In the activity-based costing text below, begin at the words "The decision was" and stop after "new cost system.", copying that stretch word for word.

**Provided text:**
+-------+
Senior Vice President of Finance Robert E. Patterson saw that Pennsylvania Blue Shield needed timely, accurate, and extensive cost data to react to the dynamic health insurance environment. He believed improved financial information could enhance the strategic and operational decision-making process and provide better measures to quantify product and organizational performance.
The decision was made to implement an activity-based costing (ABC) system. Much of the work of implementation followed a structured methodology, but to overcome the subjective, cultural issues surrounding the introduction of a new cost system a unique approach was needed.
STEP 1: PLANNING
Although ABC was emerging as the tool of the '90s, Pennsylvania Blue Shield hesitated to buy in to the new approach quickly and without guidance from professionals. First we enlisted the aid of qualified, knowledgeable consultants to educate us on ABC and assist us in developing a workable plan. As we learned later, this planning process was critical to the success of the new cost system.
During the planning phase, we interviewed senior management to identify four major corporate factors:
*The company's critical issues,
*Management's difficult decisions,
*The corporate culture, and
*The current approach to financial management.
+-------+
**Entries shown:**

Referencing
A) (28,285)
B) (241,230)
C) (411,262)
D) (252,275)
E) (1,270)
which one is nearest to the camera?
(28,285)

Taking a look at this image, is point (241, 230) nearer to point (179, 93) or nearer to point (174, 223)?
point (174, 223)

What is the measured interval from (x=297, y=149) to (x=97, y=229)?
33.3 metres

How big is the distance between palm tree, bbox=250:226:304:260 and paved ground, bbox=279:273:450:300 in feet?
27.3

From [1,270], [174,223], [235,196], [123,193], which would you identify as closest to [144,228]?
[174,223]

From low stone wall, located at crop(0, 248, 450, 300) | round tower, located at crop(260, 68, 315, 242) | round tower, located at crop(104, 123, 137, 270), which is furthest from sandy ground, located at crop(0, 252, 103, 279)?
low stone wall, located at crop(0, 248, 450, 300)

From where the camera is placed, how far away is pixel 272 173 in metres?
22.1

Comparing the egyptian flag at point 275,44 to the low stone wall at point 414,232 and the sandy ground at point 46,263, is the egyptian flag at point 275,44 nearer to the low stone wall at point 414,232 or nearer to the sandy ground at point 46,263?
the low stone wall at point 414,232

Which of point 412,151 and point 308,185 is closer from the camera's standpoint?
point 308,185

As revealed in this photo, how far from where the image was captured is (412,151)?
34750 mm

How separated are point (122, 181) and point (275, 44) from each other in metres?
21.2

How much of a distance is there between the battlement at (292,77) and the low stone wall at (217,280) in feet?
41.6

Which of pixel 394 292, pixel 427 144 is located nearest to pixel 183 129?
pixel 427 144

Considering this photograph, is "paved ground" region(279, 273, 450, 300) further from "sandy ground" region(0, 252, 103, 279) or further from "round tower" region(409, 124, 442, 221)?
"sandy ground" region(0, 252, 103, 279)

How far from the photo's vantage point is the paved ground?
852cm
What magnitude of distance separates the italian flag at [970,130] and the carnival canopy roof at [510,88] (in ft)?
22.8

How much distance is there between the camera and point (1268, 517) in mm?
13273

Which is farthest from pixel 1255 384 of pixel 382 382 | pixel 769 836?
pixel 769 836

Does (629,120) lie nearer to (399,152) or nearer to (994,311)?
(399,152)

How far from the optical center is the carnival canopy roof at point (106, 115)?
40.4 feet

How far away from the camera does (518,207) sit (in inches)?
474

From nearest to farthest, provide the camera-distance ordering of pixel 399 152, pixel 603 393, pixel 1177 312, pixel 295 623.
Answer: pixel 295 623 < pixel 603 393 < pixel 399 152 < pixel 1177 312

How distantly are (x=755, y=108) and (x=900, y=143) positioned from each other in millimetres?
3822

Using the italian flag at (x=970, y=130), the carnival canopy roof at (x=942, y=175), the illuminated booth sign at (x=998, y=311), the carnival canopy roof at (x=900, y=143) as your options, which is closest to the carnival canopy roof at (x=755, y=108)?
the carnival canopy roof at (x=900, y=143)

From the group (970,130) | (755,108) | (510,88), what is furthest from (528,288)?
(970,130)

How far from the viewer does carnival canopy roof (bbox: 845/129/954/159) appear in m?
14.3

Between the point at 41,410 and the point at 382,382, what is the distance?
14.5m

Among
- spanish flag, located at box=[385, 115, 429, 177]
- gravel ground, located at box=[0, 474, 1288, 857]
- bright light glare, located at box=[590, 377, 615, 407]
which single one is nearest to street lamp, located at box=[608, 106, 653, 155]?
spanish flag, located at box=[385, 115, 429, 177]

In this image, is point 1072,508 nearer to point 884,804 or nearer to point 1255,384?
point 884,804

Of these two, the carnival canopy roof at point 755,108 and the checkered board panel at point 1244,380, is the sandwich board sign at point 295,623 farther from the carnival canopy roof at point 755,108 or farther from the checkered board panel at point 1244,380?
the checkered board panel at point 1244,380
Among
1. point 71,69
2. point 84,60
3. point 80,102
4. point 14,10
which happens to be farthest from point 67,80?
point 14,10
+-------+
**Result:**
The decision was made to implement an activity-based costing (ABC) system. Much of the work of implementation followed a structured methodology, but to overcome the subjective, cultural issues surrounding the introduction of a new cost system a unique approach was needed.
STEP 1: PLANNING
Although ABC was emerging as the tool of the '90s, Pennsylvania Blue Shield hesitated to buy in to the new approach quickly and without guidance from professionals. First we enlisted the aid of qualified, knowledgeable consultants to educate us on ABC and assist us in developing a workable plan. As we learned later, this planning process was critical to the success of the new cost system.